Additionally, in surveying the flora of the area botanists have recorded more than 50 plant species for the first time on this property, including a rare orchid. The scientists are from all over the country, and include representatives from Queensland Museum, James Cook University and Australian Tropical Herbarium, Museum and Art Gallery NT, QLD Parks and Wildlife Services, University of NSW and the National Herbarium of NSW. They have been working with the Olkola Aboriginal Corporation and traditional owners who manage the national park.The Olkola people are the traditional owners of almost one million hectares of land in south central
Cape York Peninsula and own and manage over 800,000Ha. The majority of their managed lands are largely un-surveyed by western scientific methods. They have a strong desire to work with scientists to understand the values and inform land management decisions.

Olkola Aboriginal Corporation, Chairman, Mike Ross said: “I’m grateful for the scientists coming out here and working with us. Combining traditional knowledge and western scientist’s methods to anage our lands is the way forward and we look forward to continuing to work with them.”

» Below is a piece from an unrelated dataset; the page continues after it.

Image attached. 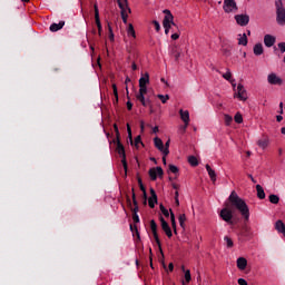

Parliamentary Secretary to the Minister for the Environment, Bob Baldwin MP, said Bush Blitz was a model partnership between government, business, scientists, not-for-profits and communities. “All of these partners have contributed tremendously to this species discovery programme and its many successes. By filling the gaps in our biodiversity knowledge, Bush Blitz is helping to underpin our conservation efforts for a generation to come,” he said.

Botany tent

Bush Blitz scientists studying the animals and plants they have collected, at their base camp on the Olkola lands

In the last five years, Bush Blitz has discovered more than 900 new species, located another 250 threatened species, and recorded 12,000 types of plants and animals in areas where they were previously unknown. Following the survey resources will be made available to the scientists to complete the taxonomic – the science of identifying and naming species – laboratory work and results from the expedition will be shared with the traditional owners and Olkola Aboriginal Corporation.